Publishing work on chain, as envisioned in our discussion, may offer a theoretical way to create a permanent, timestamped record—potentially enabling someone to demonstrate that they were the first to introduce an idea, phrase, or format. As both Parker and Brandon observed, this method is not a failsafe. Effective authorship verification would require alignment and transparency across technical, legal, and platform boundaries.
Considering the implications of this potential shift, content creators might rethink their strategies, exploring ways to integrate blockchain-based strategies into their daily operations. Could this become a standard for all creative works? How might this influence the relationship between creators and consumers?
We also noted the increasing sophistication of generative tools—capable of producing deepfakes, imitation books in the style of canonical writers like Mark Twain, or visual works channeling established brands such as Studio Ghibli. Here, the potential for on-chain provenance may serve as a process-oriented check, rather than a sure protection.
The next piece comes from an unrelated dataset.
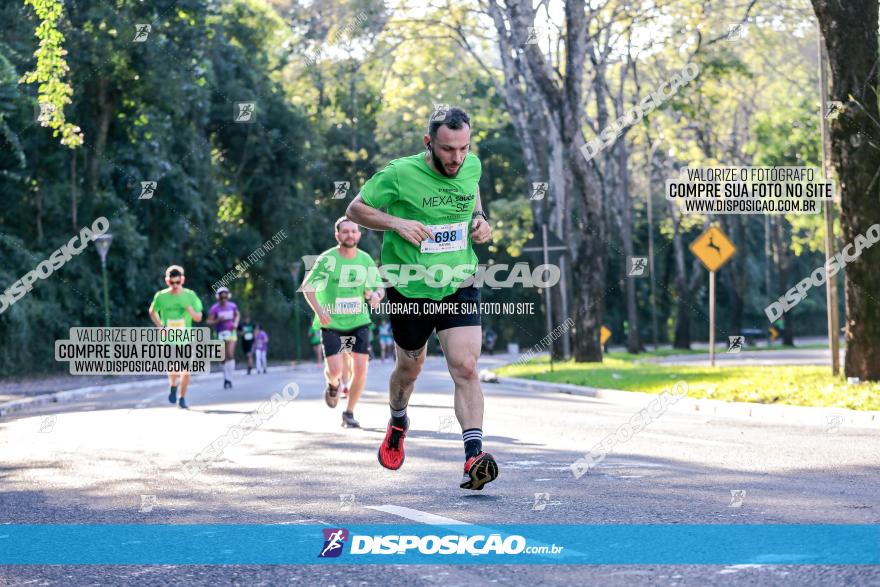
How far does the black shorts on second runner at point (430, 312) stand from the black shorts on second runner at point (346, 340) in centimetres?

And beyond individual creators, there's a broader conversation to be had about the impact on collaborative works, where multiple creators contribute to a single piece. The ability to track contributions could redefine collaboration, ensuring each contributor receives fair acknowledgment and compensation.
AI, Web3, and the Realities of Resource Use
Toward the episode’s conclusion, we addressed a key limitation: powering AI and maintaining blockchain ledgers comes with significant energy demands. Even simple queries to advanced AI models, or maintaining blockchain operations, can draw as much power as a home, impacting environmental resources. We noted this with some humor, referencing reports about the unexpected costs of being polite to ChatGPT, yet regarded the broader point as a genuine concern.
This evaluation raises strategic opportunities. How can businesses leverage AI and blockchain responsibly? What are the implications for future infrastructure, and how can organizations design systems that consider long-term environmental stewardship in concert with business goals?
What's next?
In our discussion, we underscored that these ideas—AI interpretability, blockchain authorship records, and systematic attribution—are still developing. Most of the benefits remain speculative, dependent on future advances and the collective adoption of new standards. As we look to the future, we’re focused on building systems for authenticity and stewardship in digital authorship. This ongoing journey reflects our core belief: that thoughtful human-centric innovation offers the best path to redemptive marketing.